START Supplied data

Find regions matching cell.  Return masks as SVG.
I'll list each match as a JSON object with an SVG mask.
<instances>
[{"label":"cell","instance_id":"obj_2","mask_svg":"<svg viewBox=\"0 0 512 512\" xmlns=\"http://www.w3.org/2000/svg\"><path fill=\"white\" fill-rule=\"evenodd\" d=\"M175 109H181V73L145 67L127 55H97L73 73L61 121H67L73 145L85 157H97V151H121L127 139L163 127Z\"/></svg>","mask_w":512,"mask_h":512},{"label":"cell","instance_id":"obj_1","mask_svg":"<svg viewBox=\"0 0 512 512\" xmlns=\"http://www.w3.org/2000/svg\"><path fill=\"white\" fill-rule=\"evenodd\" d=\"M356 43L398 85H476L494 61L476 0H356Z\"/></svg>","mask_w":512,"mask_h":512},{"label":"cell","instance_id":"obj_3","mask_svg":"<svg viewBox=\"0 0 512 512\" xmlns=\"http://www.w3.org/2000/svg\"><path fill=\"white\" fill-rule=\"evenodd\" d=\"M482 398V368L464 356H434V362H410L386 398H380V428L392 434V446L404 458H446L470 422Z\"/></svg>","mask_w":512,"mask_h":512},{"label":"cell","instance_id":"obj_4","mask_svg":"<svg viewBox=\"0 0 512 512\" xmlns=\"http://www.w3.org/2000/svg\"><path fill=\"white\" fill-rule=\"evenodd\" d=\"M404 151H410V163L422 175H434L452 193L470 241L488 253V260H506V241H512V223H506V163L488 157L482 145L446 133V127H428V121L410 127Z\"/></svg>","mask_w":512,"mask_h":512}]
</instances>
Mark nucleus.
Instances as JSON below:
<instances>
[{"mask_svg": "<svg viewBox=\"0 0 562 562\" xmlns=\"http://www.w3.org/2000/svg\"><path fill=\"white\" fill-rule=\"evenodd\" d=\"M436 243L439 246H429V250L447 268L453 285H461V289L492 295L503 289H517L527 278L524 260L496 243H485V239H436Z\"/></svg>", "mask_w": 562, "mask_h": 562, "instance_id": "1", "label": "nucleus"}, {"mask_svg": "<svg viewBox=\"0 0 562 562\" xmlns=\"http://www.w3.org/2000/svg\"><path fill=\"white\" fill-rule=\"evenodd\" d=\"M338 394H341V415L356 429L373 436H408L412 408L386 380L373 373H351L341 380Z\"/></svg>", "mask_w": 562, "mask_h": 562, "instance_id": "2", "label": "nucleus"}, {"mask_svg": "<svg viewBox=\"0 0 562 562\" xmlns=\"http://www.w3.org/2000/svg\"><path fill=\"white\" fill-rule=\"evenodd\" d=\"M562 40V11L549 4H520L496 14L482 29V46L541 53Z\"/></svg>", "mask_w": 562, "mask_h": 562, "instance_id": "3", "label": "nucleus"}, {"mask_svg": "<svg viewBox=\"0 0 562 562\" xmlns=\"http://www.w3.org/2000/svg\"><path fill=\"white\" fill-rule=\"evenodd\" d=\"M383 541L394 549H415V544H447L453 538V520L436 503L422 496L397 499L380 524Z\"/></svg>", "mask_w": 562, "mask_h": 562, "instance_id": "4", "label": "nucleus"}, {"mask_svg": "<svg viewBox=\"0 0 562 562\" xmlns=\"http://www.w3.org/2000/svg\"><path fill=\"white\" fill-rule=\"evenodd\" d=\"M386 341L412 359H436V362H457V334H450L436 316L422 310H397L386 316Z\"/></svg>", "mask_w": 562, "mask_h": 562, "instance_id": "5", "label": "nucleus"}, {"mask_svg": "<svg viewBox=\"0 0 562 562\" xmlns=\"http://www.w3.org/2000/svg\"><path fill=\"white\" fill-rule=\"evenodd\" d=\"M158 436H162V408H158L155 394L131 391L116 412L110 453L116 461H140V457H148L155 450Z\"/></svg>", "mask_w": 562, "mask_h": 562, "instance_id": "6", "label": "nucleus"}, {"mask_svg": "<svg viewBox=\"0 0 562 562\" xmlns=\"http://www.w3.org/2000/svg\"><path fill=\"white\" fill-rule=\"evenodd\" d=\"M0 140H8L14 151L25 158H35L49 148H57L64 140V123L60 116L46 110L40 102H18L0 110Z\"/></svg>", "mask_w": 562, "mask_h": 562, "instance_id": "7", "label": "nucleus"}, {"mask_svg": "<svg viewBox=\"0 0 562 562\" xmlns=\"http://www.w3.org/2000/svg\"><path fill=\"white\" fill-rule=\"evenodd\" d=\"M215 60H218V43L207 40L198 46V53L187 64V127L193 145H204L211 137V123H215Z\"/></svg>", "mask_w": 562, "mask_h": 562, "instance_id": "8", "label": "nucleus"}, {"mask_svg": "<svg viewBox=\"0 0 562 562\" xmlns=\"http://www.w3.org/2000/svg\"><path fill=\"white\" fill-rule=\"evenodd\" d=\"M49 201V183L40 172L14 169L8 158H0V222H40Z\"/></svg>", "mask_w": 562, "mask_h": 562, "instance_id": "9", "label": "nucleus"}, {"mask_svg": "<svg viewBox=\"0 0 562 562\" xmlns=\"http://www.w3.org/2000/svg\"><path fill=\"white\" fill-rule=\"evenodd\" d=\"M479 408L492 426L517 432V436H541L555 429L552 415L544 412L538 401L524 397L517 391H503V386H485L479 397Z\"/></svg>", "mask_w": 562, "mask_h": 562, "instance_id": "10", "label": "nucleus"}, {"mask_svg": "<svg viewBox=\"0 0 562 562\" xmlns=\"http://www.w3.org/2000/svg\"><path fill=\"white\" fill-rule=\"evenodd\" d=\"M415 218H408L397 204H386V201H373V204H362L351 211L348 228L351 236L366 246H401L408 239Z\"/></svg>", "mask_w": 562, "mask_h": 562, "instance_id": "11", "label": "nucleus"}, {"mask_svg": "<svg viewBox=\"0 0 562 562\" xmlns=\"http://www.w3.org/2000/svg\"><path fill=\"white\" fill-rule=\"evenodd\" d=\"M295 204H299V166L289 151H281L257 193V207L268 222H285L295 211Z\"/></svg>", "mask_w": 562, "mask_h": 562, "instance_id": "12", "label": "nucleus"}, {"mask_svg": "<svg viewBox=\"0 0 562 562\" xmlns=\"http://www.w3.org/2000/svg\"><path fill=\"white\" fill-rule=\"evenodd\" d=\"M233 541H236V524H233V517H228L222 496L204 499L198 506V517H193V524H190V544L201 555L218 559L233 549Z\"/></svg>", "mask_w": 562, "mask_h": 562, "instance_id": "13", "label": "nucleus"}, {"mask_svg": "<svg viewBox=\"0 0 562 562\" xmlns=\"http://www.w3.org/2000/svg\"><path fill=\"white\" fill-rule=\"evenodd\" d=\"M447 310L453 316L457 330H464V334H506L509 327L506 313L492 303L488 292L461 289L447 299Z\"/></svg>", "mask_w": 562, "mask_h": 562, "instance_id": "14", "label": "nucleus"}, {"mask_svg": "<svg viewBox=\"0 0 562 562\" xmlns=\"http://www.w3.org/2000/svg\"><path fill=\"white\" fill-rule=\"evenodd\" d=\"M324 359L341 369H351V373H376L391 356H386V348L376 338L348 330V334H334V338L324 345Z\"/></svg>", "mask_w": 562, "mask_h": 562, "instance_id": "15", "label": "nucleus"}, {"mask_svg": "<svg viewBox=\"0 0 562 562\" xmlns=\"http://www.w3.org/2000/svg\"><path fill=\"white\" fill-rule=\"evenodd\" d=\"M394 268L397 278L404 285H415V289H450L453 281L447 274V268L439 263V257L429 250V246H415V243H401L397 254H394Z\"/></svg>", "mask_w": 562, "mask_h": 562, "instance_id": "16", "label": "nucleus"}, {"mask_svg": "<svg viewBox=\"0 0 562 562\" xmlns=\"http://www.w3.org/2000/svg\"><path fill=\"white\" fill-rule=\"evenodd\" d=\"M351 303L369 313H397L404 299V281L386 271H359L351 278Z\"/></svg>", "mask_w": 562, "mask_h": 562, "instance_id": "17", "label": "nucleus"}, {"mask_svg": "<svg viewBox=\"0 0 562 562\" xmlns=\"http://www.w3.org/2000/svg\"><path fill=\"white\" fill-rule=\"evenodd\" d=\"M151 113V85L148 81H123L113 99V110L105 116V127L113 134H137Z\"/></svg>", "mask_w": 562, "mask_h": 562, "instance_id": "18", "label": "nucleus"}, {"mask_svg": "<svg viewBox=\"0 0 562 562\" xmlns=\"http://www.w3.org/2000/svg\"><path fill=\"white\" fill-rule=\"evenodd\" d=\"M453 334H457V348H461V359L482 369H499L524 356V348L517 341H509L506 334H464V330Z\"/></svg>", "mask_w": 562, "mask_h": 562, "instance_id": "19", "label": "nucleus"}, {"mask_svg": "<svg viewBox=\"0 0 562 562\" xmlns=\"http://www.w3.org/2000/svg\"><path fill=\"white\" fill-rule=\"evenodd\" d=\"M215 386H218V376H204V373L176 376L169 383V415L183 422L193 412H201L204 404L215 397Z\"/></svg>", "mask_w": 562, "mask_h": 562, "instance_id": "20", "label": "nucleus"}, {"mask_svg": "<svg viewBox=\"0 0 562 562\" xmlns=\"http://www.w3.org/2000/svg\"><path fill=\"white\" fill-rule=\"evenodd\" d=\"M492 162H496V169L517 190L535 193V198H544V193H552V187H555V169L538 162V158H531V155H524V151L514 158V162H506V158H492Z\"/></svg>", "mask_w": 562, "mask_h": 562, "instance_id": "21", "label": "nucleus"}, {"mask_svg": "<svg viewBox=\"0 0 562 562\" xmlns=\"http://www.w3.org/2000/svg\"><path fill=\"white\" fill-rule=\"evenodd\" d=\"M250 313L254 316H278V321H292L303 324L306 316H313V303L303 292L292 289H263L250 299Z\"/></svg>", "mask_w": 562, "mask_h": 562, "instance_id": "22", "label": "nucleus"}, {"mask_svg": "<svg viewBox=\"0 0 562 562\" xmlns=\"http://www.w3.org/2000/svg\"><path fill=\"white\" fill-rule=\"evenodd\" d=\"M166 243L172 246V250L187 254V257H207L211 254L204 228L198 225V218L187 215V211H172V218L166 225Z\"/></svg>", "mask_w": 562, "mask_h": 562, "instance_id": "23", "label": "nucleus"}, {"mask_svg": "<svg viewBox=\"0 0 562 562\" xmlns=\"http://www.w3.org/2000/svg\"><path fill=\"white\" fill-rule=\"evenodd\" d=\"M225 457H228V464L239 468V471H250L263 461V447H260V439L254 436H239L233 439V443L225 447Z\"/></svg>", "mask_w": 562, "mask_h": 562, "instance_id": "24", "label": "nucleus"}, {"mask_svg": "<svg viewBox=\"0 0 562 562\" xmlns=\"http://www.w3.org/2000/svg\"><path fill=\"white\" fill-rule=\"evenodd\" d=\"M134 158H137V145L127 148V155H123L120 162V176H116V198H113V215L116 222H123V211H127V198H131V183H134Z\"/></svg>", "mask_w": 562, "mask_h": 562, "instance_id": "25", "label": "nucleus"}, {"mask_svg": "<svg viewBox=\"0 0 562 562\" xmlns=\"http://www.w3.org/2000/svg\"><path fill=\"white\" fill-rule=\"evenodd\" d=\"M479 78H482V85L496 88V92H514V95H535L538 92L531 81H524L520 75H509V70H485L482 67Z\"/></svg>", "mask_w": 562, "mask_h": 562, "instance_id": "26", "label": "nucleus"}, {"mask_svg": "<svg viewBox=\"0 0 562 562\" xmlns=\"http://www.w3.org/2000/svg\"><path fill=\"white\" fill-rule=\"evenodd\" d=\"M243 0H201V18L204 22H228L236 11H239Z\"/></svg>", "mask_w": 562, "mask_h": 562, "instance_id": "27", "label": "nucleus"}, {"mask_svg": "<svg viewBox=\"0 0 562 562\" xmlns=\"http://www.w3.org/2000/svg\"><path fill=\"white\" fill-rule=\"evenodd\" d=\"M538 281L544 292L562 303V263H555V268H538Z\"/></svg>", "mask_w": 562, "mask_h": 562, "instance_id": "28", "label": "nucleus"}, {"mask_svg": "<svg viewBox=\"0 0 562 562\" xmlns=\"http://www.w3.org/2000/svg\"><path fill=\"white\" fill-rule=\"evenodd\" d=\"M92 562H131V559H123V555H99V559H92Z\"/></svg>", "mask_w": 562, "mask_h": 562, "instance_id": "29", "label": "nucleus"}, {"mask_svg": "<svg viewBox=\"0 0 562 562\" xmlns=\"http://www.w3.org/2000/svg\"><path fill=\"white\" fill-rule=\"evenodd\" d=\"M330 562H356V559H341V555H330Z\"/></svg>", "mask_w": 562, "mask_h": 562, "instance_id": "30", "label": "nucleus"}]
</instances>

END Supplied data

Your objective: Which lines in the listing above contain the word "cell"? Pick out each one and copy it in full.

Solved exercise:
Find regions matching cell.  Return masks as SVG.
[{"label":"cell","instance_id":"obj_2","mask_svg":"<svg viewBox=\"0 0 512 512\" xmlns=\"http://www.w3.org/2000/svg\"><path fill=\"white\" fill-rule=\"evenodd\" d=\"M175 109H181V73L145 67L127 55H97L73 73L61 121H67L73 145L85 157H97V151H121L127 139L163 127Z\"/></svg>","mask_w":512,"mask_h":512},{"label":"cell","instance_id":"obj_1","mask_svg":"<svg viewBox=\"0 0 512 512\" xmlns=\"http://www.w3.org/2000/svg\"><path fill=\"white\" fill-rule=\"evenodd\" d=\"M356 43L398 85H476L494 61L476 0H356Z\"/></svg>","mask_w":512,"mask_h":512},{"label":"cell","instance_id":"obj_3","mask_svg":"<svg viewBox=\"0 0 512 512\" xmlns=\"http://www.w3.org/2000/svg\"><path fill=\"white\" fill-rule=\"evenodd\" d=\"M482 398V368L464 356H434V362H410L386 398H380V428L392 434V446L404 458H446L470 422Z\"/></svg>","mask_w":512,"mask_h":512},{"label":"cell","instance_id":"obj_4","mask_svg":"<svg viewBox=\"0 0 512 512\" xmlns=\"http://www.w3.org/2000/svg\"><path fill=\"white\" fill-rule=\"evenodd\" d=\"M404 151H410V163L422 175H434L452 193L470 241L488 253V260H506V241H512V223H506V163L488 157L482 145L446 133V127H428V121L410 127Z\"/></svg>","mask_w":512,"mask_h":512}]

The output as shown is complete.